Photo of Crystal Dillman by Jacqueline Dormer, The Republican Herald.

In David Turnley’s “Shenandoah“, a small town in eastern Pennsylvania is forced to deal with the fallout of a murder committed by several of its HS football players.  In July 2008, Luis Ramirez, an undocumented immigrant from Iramurco, Mexico was chased, beaten, stomped and killed by a group of white teenage boys shouting racial slurs.  The local police in the tight-knit town covered up the crime, not even investigating it.

Turnley has a gift for getting people to open up and speak freely to him—a testament to his many years of experience as a photojournalist covering all sorts of conflicts around the world—and their words show us the racism and fear inherent in this dying, former coal town.

The glue that binds this town is its love of football, something many small American towns have in common.  That the best of their HS football players killed Luis Ramirez casts a pall over everyone’s lives.

The film introduces us to people all over Shenandoah: other football players, their parents, and townspeople.  Their insular community makes it impossible for them to face the truth of their own racism.  In fact one parent denies her son (Brian Scully, also involved in the killing who spoke on camera) is a racist, because he has a close “colored” friend.  Yikes!

I found it interesting that throughout the film the murder is referred to as “the incident.” Everyone denies being racist, yet rails against the Mexican immigrants coming to their town, working low wage farm and factory jobs.  And while the town was built historically by immigrants—German, Lithuanian, English, and Irish among others—that connection is lost on the current residents.

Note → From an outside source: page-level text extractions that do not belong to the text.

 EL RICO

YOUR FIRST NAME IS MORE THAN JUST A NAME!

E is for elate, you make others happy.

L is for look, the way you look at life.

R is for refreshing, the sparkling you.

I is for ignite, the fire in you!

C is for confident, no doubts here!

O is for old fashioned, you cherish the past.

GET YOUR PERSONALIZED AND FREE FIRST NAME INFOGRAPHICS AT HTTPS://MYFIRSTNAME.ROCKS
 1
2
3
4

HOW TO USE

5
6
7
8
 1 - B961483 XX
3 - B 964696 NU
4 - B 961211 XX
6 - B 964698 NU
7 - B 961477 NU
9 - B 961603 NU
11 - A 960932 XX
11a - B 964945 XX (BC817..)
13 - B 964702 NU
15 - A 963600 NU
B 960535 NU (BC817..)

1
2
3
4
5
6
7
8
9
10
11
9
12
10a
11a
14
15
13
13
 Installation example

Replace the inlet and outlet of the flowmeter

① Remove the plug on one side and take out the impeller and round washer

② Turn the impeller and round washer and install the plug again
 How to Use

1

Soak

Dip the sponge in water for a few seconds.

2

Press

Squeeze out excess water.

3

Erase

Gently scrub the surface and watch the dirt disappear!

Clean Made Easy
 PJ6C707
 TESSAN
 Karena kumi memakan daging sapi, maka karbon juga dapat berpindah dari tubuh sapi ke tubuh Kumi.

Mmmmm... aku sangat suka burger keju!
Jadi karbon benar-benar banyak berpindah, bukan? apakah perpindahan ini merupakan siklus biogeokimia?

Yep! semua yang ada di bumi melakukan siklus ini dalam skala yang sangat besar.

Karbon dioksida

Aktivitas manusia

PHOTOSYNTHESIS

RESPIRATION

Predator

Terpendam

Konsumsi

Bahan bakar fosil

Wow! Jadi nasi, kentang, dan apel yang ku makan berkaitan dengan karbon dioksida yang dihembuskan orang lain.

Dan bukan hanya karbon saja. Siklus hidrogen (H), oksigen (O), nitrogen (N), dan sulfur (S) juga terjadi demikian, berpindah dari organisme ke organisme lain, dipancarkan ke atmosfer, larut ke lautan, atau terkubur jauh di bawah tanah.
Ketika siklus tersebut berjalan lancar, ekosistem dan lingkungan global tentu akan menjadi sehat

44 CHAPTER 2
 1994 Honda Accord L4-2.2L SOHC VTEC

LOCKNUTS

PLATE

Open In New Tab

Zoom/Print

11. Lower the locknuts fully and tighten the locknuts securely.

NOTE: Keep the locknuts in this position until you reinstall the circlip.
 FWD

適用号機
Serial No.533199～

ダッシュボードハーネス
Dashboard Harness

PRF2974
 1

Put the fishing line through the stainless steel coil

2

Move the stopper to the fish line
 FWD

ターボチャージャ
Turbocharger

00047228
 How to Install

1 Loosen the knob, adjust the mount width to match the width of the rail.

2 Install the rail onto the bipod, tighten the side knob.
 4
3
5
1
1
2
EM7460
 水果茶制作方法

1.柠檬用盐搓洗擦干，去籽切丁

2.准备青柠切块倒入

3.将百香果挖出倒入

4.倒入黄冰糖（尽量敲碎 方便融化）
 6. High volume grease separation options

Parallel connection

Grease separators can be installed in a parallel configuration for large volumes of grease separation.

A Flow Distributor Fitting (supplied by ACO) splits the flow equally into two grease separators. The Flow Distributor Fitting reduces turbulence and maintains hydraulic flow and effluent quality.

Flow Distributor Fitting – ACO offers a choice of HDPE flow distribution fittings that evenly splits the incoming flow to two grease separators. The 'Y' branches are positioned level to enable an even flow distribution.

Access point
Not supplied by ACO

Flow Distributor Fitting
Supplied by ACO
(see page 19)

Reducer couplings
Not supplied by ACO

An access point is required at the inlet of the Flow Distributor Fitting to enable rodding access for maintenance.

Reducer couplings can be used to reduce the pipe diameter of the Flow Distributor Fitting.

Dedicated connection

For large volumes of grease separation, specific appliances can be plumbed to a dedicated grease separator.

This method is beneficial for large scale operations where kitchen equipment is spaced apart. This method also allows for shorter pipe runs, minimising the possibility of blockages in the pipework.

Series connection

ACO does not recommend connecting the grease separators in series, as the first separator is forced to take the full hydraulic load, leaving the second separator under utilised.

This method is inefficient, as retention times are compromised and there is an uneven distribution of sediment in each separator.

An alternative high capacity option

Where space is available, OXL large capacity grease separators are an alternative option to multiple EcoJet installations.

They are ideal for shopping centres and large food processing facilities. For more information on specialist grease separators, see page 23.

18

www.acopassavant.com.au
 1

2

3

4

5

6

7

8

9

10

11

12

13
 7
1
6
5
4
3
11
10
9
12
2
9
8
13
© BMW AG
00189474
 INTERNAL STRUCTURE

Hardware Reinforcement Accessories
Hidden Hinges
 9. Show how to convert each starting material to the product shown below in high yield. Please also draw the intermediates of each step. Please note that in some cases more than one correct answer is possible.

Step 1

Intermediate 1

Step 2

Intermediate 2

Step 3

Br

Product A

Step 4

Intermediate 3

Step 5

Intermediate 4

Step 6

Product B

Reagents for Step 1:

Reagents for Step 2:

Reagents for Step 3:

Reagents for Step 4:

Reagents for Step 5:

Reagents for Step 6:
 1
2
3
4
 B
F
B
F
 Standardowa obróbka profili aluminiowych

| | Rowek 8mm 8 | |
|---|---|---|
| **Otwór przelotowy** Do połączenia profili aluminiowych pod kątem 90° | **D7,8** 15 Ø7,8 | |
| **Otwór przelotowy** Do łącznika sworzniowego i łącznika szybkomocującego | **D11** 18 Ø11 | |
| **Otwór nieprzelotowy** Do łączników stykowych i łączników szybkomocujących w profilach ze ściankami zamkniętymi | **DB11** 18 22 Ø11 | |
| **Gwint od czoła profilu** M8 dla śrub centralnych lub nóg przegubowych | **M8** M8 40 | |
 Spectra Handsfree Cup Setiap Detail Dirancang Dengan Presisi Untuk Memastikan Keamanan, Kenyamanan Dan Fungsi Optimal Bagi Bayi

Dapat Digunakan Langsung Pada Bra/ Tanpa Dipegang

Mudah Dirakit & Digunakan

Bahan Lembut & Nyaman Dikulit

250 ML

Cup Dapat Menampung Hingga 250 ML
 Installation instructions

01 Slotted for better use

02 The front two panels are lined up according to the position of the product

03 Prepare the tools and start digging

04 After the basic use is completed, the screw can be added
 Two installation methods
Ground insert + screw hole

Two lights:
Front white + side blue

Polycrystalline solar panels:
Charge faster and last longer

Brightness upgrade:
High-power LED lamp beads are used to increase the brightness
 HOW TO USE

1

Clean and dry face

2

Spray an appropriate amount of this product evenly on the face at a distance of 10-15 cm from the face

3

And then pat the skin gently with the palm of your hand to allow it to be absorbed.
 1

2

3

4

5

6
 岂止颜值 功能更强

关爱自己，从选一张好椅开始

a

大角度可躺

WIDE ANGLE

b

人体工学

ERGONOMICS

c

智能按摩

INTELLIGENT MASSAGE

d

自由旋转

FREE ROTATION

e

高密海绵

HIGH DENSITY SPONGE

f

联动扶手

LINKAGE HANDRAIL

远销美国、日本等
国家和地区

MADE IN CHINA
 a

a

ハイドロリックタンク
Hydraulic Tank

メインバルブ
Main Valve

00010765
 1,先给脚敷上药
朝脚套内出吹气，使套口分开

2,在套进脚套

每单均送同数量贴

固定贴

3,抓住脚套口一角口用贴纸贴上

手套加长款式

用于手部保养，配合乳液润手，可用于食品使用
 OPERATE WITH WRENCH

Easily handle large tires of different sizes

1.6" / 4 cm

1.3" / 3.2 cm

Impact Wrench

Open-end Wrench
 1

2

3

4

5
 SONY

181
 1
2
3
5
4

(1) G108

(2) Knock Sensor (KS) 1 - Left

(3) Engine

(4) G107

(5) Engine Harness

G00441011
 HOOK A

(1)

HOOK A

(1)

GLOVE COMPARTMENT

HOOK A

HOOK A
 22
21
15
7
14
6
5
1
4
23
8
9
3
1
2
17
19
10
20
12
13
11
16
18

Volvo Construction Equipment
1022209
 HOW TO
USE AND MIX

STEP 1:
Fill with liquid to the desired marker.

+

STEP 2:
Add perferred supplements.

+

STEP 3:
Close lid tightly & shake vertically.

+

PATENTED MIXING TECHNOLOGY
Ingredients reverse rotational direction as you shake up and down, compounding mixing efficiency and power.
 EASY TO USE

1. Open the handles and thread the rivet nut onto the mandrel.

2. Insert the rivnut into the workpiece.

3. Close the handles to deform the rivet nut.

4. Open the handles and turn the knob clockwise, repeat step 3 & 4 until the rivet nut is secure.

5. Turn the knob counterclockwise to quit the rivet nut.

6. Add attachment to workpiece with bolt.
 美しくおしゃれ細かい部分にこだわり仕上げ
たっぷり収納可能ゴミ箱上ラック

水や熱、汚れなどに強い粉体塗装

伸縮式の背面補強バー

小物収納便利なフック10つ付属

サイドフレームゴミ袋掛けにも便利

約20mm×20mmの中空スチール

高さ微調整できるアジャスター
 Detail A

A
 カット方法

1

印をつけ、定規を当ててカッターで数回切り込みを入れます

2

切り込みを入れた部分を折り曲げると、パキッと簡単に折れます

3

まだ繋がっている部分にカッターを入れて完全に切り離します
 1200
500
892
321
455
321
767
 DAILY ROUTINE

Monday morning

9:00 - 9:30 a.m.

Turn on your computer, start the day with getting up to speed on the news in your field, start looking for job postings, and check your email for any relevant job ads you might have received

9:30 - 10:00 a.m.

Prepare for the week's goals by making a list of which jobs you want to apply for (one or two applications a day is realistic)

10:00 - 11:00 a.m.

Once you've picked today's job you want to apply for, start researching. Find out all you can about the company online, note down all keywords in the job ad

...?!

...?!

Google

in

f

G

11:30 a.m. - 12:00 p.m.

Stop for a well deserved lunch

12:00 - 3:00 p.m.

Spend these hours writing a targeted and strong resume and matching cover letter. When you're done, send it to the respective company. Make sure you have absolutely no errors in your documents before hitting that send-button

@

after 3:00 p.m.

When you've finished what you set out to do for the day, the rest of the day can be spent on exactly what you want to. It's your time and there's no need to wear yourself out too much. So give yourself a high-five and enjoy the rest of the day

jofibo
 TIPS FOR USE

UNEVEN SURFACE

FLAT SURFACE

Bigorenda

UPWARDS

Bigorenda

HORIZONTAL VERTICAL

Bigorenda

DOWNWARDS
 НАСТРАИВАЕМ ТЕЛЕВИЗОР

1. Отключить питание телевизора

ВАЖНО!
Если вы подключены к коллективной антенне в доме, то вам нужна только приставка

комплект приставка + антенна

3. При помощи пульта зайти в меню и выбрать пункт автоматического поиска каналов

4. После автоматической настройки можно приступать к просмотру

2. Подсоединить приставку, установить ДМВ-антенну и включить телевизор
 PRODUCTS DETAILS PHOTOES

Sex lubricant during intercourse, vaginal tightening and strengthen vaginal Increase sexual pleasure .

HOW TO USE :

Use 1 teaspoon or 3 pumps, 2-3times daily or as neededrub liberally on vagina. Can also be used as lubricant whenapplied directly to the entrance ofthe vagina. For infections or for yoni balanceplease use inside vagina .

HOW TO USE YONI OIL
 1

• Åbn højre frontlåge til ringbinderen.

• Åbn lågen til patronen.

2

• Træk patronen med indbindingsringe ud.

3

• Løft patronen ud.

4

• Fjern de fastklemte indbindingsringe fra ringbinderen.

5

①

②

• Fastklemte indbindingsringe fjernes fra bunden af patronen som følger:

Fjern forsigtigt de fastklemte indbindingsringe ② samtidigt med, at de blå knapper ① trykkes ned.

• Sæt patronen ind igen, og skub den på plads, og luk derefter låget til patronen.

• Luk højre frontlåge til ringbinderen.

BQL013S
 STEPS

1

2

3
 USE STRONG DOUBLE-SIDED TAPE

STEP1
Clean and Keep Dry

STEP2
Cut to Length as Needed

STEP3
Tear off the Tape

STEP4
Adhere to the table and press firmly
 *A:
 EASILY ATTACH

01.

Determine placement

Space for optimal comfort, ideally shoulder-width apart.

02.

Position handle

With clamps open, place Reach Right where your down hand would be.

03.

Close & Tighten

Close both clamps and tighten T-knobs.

With no economic prospects of their own, they lash out with the kind of anger exploited so well by many in our current political climate.

I didn’t even think of him as a person,” says Brian Scully. Growing up in an insular community, where everyone knows everyone, new people (especially of other races) are viewed as the “other.” There is only one person in town, a former police officer from Philly, Eileen Burke, who calls the death a murder.

After a town trial, the two teens indicted are set free, convicted of only “simple assault.”  It isn’t until the federal government steps in that justice is finally done.  Two of the killers are convicted and sent to prison, and three police oficers are also convicted of obstruction of justice and sent the prison for their roles in covering up the murder and lying to the FBI.

For Turnley, another photographer turned filmmaker, his reasons for making this documentary were simple: “I wanted to learn what happened, so that we could learn. (To) try to understand why good people can hate, and whether they have the potential to change.  I don’t judge a person by their one worst act.”

Shenandoah is a well-balanced, well paced film that relies on the town’s people to tell the story. Turnley doesn’t push you one way or the other, he allows you to understand the underlying distress of Shenandoah, without keeping too much of a distance.  You can’t help but feel the fear and hopelessness of a town that has no future, and has lost its past.  And while football acts as the tie that binds, it is clear people realize they have lost the world they grew up in.

Towards the end of the film we see students and townspeople take to the streets for a march against racism, and you feel as if, even with baby steps, that minds are perhaps changing.  The parents of Brian Scully actually acknowledge that if there were a way to make a better life for their family, they would take the chance to make it happen.  That is a monumental recognition for them of the exact reason why people leave Mexico for the U.S.

Other than the fact that I felt there was too maybe too much use of so many types of music in the film, I was riveted by the story, the people, and the film itself.  It’s not easy to make an engrossing documentary, and David Turnely has done that, building enough tension to make you want to know whether any justice was served. And especially after our divisive election, it is an important tale to tell: of racism, of desperation and of a little bit of redemption.